» Parts of the exercise:
1. In the passage on Web-based remote management, update the portion between "Because the products" and "as system monitoring.", inclusive, replacing "network managers" with "administrators".
2. According to the passage on Web-based remote management, in what programming language is the Web interface for Unicenter TNG written?
3. Proceed with the passage on Web-based remote management from the point where it stops.

:: Extract to read

Vendors, too, benefit from lower development costs. A browser interface eliminates the need to write half-a-dozen operating-system-specific interfaces for various flavours of server and desktop environments. A Web interface provides immediate and sufficient access to management functionality through key operating systems, plus the myriad other device interfaces in the market.
Pressure to standardise remote management interfaces is coming from unanticipated sources, too. Cisco, for instance, is re-engineering its entire line of management applications.
After acquiring many new companies, Cisco was saddled with a collection of stovepipe management tools for the acquired products, along with those for numerous in-house applications.
Because the products weren't integrated, network managers were forced to load and use each product separately.
"We designed the Common Management Framework to provide a single access point to all of our management apps," said Bill Erdman, product line manager for campus management at Cisco. The company is using Internet technology to make its entire suite of management applications accessible via the Web.
Another vendor investing heavily in Web-enabled remote management is Computer Associates in the US. The common Windows NT-based interface for Computer Associates' Unicenter TNG management framework has been replaced by a Web interface.
Written in Java, the Web interface provides two-way functionality that supports all the management capabilities found in Unicenter TNG, such as the ability to change configurations and settings, as well as system monitoring.
What do integrators think of this trend? Exodus Communications (ECI), for one, couldn't be happier.
The US-based firm provides data centre services to large and midsize companies, and Unicenter's adoption of a Web interface meshes nicely with a service ECI calls Collaborative Enterprise Management.
ECI uses Unicenter TNG to manage its data centre, but clients may tap the Web interface to check on the health of the network. "Clients needn't become TNG experts to monitor their applications," explained Prabakar Sundarrajan, ECI's director of research and development.

::::
:: Provided data

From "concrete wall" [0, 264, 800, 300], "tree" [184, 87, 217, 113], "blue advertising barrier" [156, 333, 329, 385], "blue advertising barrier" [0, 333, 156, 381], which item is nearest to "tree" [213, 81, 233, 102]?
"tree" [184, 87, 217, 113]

::::

» Replies:
1.
Because the products weren't integrated, administrators were forced to load and use each product separately.
"We designed the Common Management Framework to provide a single access point to all of our management apps," said Bill Erdman, product line manager for campus management at Cisco. The company is using Internet technology to make its entire suite of management applications accessible via the Web.
Another vendor investing heavily in Web-enabled remote management is Computer Associates in the US. The common Windows NT-based interface for Computer Associates' Unicenter TNG management framework has been replaced by a Web interface.
Written in Java, the Web interface provides two-way functionality that supports all the management capabilities found in Unicenter TNG, such as the ability to change configurations and settings, as well as system monitoring.

2. It is written in Java.

3.
This points to another trend spawned by the Web browser's legendary ease of use: the rise of non-technical users of network management information.
Concord makes a line of LAN/WAN analysis and reporting tools called Network Health that allows users to easily assess network characteristics, including baseline performance, bandwidth utilisation, network volume, traffic, and performance tendencies, via a Web Interface.
Since Concord retrofitted its product with a browser interface, the vendor has seen a sharp rise in business users accessing network-management information for their own tasks, such as budgeting, planning, and departmental management. They can even define the level of information desired, from an overview to a drill-down, as needed.
"You'd never catch these users at a management console," Conklin observed. The implications of a broadening role for remote-management tools are interesting indeed. Like many integrators, Compute Intensive has seized upon Web-based network management as a way to deliver remote services more cost-effectively.
Clearly, Web-based remote management is becoming more than just a cheaper way to deliver services. The technology is bringing business users closer to their underlying IT infrastructure -- and in the process may change who your target customers are for remote management products and services, as well as how you sell them.